Na sua visão, como o ODS 18 pode contribuir para reposicionar o debate climático, dando centralidade às vozes historicamente silenciadas nos espaços de decisão?

A Portaria nº 198/2025, que institui o ODS 18 – Igualdade Racial, representa um marco histórico no enfrentamento ao racismo institucionalizado. Ela reposiciona o debate sobre sustentabilidade e clima ao reconhecer, em suas metas, que povos afrodescendentes, quilombolas e originários sofrem violações persistentes de direitos humanos.

O ODS 18 traz à tona a urgência de soluções e reparações sociais, ambientais e econômicas voltadas a esses grupos. Ela nasce com uma característica essencial: a participação popular. Assim, a sociedade civil organizada teve um papel ativo no grupo de trabalho que o construiu, o que representa um avanço democrático simbólico.

Ao ser abraçado pela Casa Sustentabilidade Brasil, o ODS 18 reafirma que a crise climática também é uma crise de direitos humanos.

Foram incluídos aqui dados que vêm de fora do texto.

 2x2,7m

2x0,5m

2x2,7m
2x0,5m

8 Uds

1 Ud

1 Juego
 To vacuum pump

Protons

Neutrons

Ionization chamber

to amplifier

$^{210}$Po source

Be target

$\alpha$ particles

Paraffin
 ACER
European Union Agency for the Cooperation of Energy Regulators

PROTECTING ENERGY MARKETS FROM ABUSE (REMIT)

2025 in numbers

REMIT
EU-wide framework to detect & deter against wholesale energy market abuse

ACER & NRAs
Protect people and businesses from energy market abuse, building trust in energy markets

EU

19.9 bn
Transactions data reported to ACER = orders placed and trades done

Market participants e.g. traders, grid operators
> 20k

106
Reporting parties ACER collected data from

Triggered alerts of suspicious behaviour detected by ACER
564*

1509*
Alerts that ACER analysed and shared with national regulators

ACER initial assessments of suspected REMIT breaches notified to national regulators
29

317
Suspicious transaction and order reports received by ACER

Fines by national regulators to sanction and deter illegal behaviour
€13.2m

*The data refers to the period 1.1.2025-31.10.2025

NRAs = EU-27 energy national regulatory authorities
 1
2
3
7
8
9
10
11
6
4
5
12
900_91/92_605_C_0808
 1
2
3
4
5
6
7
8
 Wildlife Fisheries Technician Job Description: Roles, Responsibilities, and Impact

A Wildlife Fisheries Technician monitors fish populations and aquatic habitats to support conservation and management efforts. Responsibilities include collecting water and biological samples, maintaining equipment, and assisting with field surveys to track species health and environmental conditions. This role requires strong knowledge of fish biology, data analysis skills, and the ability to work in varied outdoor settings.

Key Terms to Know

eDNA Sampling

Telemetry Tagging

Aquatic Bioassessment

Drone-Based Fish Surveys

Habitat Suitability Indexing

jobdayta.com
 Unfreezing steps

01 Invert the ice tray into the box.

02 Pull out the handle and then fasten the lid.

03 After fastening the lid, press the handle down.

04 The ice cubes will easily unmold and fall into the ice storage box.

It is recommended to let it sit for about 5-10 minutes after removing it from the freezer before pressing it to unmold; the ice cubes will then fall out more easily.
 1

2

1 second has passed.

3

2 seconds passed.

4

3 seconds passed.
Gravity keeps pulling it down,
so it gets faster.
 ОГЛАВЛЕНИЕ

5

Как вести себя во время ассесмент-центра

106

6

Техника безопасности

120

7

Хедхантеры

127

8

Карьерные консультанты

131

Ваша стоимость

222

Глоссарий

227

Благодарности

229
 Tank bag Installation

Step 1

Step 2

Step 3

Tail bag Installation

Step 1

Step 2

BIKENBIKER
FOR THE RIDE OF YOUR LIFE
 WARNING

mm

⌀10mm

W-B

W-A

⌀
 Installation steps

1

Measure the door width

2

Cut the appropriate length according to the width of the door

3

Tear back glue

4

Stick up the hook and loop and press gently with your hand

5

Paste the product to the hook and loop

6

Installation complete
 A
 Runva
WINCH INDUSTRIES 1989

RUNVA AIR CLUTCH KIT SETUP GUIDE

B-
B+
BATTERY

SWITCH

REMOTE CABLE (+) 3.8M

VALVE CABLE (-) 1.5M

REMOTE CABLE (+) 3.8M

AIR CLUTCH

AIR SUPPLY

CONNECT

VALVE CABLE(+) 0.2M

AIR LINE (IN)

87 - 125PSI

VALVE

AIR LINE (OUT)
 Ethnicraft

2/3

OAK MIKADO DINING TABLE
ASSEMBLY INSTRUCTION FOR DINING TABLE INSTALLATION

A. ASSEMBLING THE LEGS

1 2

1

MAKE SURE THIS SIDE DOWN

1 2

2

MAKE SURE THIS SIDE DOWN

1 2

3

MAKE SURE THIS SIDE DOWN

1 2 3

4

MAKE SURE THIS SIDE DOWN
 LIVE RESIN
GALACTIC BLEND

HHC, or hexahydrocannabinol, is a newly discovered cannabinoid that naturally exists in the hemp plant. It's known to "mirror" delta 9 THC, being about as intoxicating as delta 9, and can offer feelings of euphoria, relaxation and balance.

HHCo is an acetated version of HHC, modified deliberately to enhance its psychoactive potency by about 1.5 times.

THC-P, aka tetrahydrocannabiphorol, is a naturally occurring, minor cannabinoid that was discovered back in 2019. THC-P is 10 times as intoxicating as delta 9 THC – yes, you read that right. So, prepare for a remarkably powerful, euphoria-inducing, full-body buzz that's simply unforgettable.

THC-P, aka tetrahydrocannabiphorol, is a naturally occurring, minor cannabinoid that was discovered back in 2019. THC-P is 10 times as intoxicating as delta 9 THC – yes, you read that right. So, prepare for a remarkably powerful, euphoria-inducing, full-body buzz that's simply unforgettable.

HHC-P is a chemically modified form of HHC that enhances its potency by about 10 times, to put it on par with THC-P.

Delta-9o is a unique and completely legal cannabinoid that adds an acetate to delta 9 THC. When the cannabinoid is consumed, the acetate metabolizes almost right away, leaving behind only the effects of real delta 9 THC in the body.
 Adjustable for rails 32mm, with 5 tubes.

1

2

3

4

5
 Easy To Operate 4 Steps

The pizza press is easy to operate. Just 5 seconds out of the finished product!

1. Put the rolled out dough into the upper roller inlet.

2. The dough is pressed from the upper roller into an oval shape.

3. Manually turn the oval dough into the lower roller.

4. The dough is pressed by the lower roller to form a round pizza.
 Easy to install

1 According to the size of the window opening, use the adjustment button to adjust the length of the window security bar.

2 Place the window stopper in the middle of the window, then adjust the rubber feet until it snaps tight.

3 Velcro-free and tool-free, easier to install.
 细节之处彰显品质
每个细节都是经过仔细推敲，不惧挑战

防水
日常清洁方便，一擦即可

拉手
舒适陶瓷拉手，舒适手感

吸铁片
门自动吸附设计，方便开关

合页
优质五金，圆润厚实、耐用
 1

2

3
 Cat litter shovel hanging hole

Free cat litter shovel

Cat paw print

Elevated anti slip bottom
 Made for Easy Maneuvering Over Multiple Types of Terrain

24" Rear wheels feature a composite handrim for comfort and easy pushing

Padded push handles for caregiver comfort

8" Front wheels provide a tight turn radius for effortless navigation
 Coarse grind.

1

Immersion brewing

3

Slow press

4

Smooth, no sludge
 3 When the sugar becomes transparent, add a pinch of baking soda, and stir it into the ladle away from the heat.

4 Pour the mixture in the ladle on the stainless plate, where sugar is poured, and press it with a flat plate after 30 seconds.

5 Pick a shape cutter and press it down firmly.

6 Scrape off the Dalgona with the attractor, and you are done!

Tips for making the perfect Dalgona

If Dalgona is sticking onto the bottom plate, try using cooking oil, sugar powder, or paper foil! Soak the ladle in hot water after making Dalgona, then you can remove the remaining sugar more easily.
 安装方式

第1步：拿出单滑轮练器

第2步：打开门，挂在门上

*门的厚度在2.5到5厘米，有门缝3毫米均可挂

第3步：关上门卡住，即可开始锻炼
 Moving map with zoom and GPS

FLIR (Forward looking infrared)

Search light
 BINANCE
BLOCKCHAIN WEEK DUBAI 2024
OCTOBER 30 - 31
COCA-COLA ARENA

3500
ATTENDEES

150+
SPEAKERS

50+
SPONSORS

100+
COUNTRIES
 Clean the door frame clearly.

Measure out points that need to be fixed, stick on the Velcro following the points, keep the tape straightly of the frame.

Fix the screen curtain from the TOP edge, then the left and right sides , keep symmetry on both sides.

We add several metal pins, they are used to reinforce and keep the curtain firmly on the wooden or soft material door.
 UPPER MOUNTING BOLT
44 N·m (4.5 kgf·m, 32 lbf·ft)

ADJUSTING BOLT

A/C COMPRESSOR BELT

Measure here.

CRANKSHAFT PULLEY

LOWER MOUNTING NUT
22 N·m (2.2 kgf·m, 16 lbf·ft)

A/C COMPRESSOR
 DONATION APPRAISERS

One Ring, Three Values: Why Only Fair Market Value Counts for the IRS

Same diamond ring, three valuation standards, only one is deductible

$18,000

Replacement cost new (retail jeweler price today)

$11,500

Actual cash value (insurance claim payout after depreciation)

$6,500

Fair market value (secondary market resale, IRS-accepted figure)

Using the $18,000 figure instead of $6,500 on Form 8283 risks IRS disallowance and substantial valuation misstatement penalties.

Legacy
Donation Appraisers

Reconhecer a igualdade racial e a diversidade como eixos estruturantes da ação climática é admitir que não haverá transição justa enquanto os corpos e territórios mais afetados seguirem à margem.

A Agência de Sustentabilidade das Comunidades do Rio Doce (Ascord) atua na Planície Costeira do Rio Doce, uma região marcada por vulnerabilidades socioambientais. De que forma as vivências locais inspiram a discussão sobre justiça climática, racial e de gênero dentro da COP30?

Essa pergunta toca em um ponto central. A Ascord atua em uma região impactada por graves vulnerabilidades socioambientais — agravadas pelo crime da lama e pela ausência de políticas públicas estruturantes. Assim, nosso papel é transformar dor em resistência e protagonismo.

Pautamos, portanto, a geração de renda a partir da sustentabilidade, conectando preservação ambiental à dignidade humana. Assim, fortalecemos mulheres, juventudes e comunidades tradicionais que vivem na linha de frente dos impactos climáticos.

A presença da Ascord na COP30 simboliza mais do que uma participação institucional. É um ato de afirmação territorial e política. A conferência é, portanto, uma vitrine global onde podemos compartilhar nossas práticas de resistência. Além disso, podemos denunciar a omissão do poder público e apresentar soluções enraizadas nas comunidades.

No entanto, a justiça climática não se constrói de cima para baixo. Ela nasce das margens, das vozes que foram silenciadas e que agora exigem centralidade nas decisões globais, com práticas baseadas em justiça social e sustentabilidade real.